» **What is being asked**
Copy out every line of the items below without changing anything.

(Records of spatial reasoning items)
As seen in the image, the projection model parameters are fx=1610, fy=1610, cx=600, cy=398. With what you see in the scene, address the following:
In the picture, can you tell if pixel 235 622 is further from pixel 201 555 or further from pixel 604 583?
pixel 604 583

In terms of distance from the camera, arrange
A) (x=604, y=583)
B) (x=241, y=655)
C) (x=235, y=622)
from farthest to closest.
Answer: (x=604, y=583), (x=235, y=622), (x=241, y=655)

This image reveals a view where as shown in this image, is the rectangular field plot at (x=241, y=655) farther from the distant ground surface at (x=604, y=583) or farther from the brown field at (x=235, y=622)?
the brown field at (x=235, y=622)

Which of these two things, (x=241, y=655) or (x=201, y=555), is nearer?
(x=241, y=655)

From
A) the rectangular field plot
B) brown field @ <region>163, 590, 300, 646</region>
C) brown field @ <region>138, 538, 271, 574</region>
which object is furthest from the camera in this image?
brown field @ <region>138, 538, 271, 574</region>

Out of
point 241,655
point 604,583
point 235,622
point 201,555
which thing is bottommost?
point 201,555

» **Final result**
As seen in the image, the projection model parameters are fx=1610, fy=1610, cx=600, cy=398. With what you see in the scene, address the following:
In the picture, can you tell if pixel 235 622 is further from pixel 201 555 or further from pixel 604 583?
pixel 604 583

In terms of distance from the camera, arrange
A) (x=604, y=583)
B) (x=241, y=655)
C) (x=235, y=622)
from farthest to closest.
Answer: (x=604, y=583), (x=235, y=622), (x=241, y=655)

This image reveals a view where as shown in this image, is the rectangular field plot at (x=241, y=655) farther from the distant ground surface at (x=604, y=583) or farther from the brown field at (x=235, y=622)?
the brown field at (x=235, y=622)

Which of these two things, (x=241, y=655) or (x=201, y=555), is nearer?
(x=241, y=655)

From
A) the rectangular field plot
B) brown field @ <region>163, 590, 300, 646</region>
C) brown field @ <region>138, 538, 271, 574</region>
which object is furthest from the camera in this image?
brown field @ <region>138, 538, 271, 574</region>

Out of
point 241,655
point 604,583
point 235,622
point 201,555
which thing is bottommost?
point 201,555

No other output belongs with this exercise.